Pendant près de trente ans, le programme de Fountain House s’est doté d’un fonctionnement unique en son genre; il s’est distingué d’autres programmes de santé mentale en mettant l’accent sur le partage du travail entre les membres et le personnel, tous œuvrant côte à côte et exerçant toutes les fonctions du Clubhouse dans l’égalité et la collaboration. En contrepartie, l’establishment de la santé mentale continuait à baser les programmes de santé mentale sur un modèle médical réducteur, où les personnes psychiatrisées sont des patients, de simples « malades mentaux », plutôt que des êtres humains à part entière.
Le programme Fountain House a développé un modèle pour ce qui est devenu le modèle Clubhouse, basé sur des faits probants concernant la réhabilitation psychosociale.

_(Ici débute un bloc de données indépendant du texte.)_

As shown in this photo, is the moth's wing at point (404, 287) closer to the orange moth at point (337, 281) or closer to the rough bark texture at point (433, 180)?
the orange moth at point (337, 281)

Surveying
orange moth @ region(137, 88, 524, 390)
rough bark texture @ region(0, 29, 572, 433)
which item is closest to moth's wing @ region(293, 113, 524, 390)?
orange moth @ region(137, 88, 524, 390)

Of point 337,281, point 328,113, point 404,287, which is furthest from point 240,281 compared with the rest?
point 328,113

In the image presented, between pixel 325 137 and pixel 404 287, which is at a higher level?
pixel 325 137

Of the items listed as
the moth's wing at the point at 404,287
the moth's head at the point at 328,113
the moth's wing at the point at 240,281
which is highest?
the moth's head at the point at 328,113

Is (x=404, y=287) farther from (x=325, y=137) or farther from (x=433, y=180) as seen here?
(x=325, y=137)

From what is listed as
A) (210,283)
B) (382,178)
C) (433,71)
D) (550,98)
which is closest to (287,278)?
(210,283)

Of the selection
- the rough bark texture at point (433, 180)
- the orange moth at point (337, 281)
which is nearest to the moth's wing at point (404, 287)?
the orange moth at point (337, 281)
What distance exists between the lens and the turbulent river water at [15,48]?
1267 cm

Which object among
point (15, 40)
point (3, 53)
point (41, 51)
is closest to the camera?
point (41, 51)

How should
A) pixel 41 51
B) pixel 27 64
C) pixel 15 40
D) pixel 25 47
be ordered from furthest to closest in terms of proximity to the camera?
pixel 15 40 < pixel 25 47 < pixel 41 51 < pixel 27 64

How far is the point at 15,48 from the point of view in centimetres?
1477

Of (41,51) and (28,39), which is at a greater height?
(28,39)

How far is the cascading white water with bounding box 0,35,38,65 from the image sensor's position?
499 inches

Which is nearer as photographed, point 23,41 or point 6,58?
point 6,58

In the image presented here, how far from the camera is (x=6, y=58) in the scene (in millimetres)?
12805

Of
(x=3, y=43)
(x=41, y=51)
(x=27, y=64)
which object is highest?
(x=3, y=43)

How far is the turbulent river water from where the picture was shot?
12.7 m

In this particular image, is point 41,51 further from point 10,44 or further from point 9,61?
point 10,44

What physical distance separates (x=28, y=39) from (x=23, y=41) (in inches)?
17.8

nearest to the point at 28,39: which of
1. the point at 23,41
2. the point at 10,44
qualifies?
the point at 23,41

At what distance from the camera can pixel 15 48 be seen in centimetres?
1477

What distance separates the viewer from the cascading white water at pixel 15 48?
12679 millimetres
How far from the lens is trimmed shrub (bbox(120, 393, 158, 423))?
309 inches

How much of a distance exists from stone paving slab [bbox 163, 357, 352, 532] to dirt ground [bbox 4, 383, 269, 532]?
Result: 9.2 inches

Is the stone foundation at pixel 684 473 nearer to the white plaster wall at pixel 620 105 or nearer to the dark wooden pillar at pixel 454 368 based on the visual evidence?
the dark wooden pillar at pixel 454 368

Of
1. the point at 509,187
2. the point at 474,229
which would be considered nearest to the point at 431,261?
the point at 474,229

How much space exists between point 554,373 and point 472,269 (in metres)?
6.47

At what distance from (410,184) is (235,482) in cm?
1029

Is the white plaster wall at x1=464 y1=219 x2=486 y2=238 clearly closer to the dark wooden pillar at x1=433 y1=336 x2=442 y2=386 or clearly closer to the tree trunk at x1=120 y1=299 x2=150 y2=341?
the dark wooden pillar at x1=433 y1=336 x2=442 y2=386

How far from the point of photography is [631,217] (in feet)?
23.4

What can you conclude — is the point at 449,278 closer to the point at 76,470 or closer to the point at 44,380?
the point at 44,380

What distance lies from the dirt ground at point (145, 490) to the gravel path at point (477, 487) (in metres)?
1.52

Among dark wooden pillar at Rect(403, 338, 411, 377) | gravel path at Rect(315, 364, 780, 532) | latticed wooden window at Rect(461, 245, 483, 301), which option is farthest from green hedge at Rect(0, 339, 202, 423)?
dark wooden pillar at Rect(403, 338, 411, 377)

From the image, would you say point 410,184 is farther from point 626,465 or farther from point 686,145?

Aujourd’hui, on compte plus de 320 Clubhouses à travers le monde.
Le mouvement international des Clubhouses est dirigé par Clubhouse International (anciennement connu sous le nom de International Center for Clubhouse Development [ICCD]). Fidèle aux valeurs originelles de l’organisme, ses membres, des personnes vivant avec un trouble de santé mentale, y détiennent des postes significatifs.
Adkins, V., & Lenyoun, M. (2004, Summer). An Active Treatment Alternative: A Clubhouse Model. The Journal of Cognitive Rehabilitation, 22-26.
Beard, J. H., Propst, R. N., & Malamud, T. J. (1982). The Fountain House model of psychiatric rehabilitation. Psychosocial Rehabilitation Journal, 5(1), 47-53.
Glickman, M. (ca. 2014). Integration: Its Evolution in the History of the Clubhouse Movement.
Pratt, C. W., Gill, K. J., Barrett, N. M., & Roberts, M. M. (2006). Psychiatric Rehabilitation. Elsevier.
Vorspan, R. (2005). What Makes Clubhouse Communities True Clubhouse Communities?.